EXTRAIT:

Tokyo, morceau ouvrant Dismantle And Rebuild, donne le ton d'emblée. Du gros son, fait pour les grands espaces. Ce mélange explosif d'électro et de pop, passé à la moulinette d'une production surpuissante, fonctionne à merveille. Les compresseurs sont au taquet, à tel point que certains arrangements se démarquent par l'agressivité, la tension qui se logent dans le moindre interstice sonore, prenant l'auditeur à la gorge. Et en même temps, le soin minutieux apporté aux voix, le mix gorgé d'échos et de réverbération, donnent une impression immense de liberté. Oui, cette musique est faite pour les stades, pour les festivals, et même plus. Vers l'infini et au-delà, dirait Buzz l'éclair.

Dans ce voyage intersidéral, les Ramona Flowers nous emmènent pied au plancher, et ne nous lâcheront pas avant d'avoir atteint une constellation à la mesure de leur musique. À peine a-t-on le temps de se familiariser avec ce son vertigineux que les Ramona Flowers enfoncent le clou. Brighter, deuxième plage de l'opus, est tout simplement impressionnante. Le refrain explose tel une supernova en surcharge. Là aussi, on oscille en permanence entre de vastes étendues sonores et une pression sous-jacente, insidieuse, presque malsaine. Ce mince équilibre entre déflagrations cosmiques et sinuosité mélodique prend aux tripes et est véritablement addictif. Dismantle And Rebuild, le troisième titre, illustre à merveille la formule élaborée par le groupe. Un refrain tortueux, torturé, susurré par une sorte de Thom Yorke sous oxygène qui l'air de rien nous conduit droit dans le mur du son, avec un refrain qu'on dirait sorti tout droit d'un disque de Friendly Fires, tant l'impression d'évasion, de latitude, est forte. Ce disque agrandit votre salon et vous transporte ailleurs, l'espace, les cieux ou les sommets, bref, là où l'on respire mieux.

Tout au long de l'écoute, les influences électro-pop déjà citées sont présentes : Radiohead pour les arrangements célestes et les falsettos élégiaques, Friendly Fires pour la touche électro-festive phénoménalement produite, mais aussi Foals pour des arrangements pop d'une finesse et d'une intelligence rares. Car ce premier album des Ramona Flowers est aussi bien un disque de pop qu'un disque électronique. À vrai dire, c'est un parfait équilibre entre les deux. Avantage : le groupe tisse une toile immédiatement reconnaissable et absolument redoutable. Inconvénient : on a parfois le sentiment que ce disque est trop intellectuel, trop pensé. C'est souvent le cas dans ce que les Anglais appellent l'« arena music », aka la musique taillée pour les stades.

CONSIGNE: Recopiez tout ce qui va de « Tokyo, morceau ouvrant » jusqu'à « dirait Buzz l'éclair. » dans l'extrait, en substituant « concerts » à « festivals ».

MATÉRIEL EXTRAIT:
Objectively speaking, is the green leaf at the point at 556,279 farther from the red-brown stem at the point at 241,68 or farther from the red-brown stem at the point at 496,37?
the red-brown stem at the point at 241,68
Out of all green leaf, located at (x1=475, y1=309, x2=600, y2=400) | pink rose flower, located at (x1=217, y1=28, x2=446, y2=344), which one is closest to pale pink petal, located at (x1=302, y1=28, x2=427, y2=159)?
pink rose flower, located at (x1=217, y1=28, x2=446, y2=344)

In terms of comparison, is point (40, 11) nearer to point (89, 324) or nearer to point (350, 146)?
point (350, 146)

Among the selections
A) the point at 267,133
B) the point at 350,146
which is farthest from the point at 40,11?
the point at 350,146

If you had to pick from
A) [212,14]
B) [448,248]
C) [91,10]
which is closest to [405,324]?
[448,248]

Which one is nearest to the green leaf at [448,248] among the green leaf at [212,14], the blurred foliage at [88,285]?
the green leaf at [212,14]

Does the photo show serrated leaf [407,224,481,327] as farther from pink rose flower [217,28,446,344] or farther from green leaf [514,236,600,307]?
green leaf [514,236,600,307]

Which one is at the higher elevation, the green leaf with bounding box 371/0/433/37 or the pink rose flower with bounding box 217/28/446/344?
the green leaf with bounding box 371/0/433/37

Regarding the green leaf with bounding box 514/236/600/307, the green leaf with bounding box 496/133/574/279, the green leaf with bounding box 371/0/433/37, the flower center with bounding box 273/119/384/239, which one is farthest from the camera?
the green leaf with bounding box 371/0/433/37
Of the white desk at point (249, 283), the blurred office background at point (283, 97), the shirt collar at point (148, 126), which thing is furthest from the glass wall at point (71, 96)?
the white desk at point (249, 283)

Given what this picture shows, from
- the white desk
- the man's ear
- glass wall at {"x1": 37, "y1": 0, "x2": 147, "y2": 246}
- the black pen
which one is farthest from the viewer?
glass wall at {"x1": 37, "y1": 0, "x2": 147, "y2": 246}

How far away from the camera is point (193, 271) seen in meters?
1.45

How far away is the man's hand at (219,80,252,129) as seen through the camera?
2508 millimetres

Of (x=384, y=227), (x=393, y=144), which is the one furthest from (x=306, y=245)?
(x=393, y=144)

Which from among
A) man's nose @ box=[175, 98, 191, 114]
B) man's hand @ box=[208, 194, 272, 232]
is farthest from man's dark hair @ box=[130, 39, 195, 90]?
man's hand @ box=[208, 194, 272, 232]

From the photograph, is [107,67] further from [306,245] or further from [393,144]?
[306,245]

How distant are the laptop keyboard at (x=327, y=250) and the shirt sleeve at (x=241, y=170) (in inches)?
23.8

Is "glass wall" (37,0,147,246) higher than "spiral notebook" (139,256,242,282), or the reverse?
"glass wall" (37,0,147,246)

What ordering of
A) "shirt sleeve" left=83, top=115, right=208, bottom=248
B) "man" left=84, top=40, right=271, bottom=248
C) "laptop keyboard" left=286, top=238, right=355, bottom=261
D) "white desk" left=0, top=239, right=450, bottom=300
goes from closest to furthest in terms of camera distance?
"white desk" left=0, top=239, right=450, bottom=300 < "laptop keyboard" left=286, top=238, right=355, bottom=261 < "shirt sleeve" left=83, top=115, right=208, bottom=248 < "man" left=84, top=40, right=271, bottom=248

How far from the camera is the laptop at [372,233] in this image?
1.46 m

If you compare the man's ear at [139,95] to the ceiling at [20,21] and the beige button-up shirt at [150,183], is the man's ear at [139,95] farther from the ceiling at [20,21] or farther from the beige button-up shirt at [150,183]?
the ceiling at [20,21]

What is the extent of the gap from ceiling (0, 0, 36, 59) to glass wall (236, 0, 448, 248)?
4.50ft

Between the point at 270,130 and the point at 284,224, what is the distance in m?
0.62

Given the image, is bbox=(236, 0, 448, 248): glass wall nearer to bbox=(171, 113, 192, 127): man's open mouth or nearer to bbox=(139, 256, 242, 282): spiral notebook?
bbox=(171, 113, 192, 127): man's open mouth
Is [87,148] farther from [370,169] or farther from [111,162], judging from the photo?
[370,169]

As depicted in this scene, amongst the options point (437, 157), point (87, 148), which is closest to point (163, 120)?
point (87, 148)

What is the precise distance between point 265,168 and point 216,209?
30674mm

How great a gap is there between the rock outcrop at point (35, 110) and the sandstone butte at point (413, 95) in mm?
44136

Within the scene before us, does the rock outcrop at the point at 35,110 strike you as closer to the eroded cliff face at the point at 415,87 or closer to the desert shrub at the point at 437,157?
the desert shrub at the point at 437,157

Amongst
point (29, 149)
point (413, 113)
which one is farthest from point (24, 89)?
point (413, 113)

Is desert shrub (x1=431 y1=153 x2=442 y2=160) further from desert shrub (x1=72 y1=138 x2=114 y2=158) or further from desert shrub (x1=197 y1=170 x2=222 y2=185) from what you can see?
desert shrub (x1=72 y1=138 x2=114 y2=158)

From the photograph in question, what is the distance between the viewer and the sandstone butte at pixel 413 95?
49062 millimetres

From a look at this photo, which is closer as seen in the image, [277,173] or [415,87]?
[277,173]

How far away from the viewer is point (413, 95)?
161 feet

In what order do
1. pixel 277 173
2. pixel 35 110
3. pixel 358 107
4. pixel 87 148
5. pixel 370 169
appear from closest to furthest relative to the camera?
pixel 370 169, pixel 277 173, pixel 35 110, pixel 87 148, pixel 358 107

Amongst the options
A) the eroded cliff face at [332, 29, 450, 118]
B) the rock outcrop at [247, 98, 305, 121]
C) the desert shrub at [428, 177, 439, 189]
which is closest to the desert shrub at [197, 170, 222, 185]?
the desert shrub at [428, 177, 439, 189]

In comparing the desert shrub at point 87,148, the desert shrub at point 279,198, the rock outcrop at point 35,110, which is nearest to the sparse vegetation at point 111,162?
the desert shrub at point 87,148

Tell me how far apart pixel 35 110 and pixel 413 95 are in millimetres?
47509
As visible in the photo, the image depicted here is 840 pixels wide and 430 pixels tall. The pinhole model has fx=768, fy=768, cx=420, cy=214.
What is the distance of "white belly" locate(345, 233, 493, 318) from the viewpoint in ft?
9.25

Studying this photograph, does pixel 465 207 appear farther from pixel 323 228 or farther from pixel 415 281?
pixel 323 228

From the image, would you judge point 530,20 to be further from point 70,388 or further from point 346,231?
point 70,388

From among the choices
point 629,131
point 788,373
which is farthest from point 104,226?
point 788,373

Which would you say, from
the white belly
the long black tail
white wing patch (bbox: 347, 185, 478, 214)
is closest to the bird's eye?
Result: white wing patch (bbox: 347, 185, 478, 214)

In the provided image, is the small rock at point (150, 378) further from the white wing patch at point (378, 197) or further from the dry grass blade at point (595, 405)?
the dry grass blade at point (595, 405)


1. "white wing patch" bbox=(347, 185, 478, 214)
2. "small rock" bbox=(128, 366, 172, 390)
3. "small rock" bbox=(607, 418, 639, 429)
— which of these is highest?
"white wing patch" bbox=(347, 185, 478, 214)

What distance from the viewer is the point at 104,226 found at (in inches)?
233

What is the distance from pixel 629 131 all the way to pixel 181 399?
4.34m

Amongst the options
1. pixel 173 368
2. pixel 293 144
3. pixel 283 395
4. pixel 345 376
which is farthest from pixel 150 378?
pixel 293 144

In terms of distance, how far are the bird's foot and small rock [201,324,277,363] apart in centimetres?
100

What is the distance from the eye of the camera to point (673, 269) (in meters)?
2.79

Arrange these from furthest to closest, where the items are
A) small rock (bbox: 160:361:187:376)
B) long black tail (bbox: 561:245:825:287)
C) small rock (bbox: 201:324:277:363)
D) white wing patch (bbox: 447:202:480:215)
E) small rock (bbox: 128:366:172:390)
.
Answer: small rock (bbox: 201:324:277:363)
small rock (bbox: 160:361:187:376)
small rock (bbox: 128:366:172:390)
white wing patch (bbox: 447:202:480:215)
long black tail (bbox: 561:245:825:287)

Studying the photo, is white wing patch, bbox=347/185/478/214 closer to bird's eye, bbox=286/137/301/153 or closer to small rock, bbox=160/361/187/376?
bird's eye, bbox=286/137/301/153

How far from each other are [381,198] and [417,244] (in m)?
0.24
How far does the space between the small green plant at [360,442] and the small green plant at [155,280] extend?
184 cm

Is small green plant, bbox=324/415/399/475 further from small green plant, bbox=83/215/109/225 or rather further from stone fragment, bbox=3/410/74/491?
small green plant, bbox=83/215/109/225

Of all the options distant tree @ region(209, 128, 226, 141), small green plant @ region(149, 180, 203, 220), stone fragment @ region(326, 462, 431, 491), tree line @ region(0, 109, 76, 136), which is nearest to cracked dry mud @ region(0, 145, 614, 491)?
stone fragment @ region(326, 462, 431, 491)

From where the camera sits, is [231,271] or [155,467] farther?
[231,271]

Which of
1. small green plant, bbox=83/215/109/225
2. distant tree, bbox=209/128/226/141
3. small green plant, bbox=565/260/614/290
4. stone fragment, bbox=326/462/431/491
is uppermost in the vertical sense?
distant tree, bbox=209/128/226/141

CORRIGÉ:
Tokyo, morceau ouvrant Dismantle And Rebuild, donne le ton d'emblée. Du gros son, fait pour les grands espaces. Ce mélange explosif d'électro et de pop, passé à la moulinette d'une production surpuissante, fonctionne à merveille. Les compresseurs sont au taquet, à tel point que certains arrangements se démarquent par l'agressivité, la tension qui se logent dans le moindre interstice sonore, prenant l'auditeur à la gorge. Et en même temps, le soin minutieux apporté aux voix, le mix gorgé d'échos et de réverbération, donnent une impression immense de liberté. Oui, cette musique est faite pour les stades, pour les concerts, et même plus. Vers l'infini et au-delà, dirait Buzz l'éclair.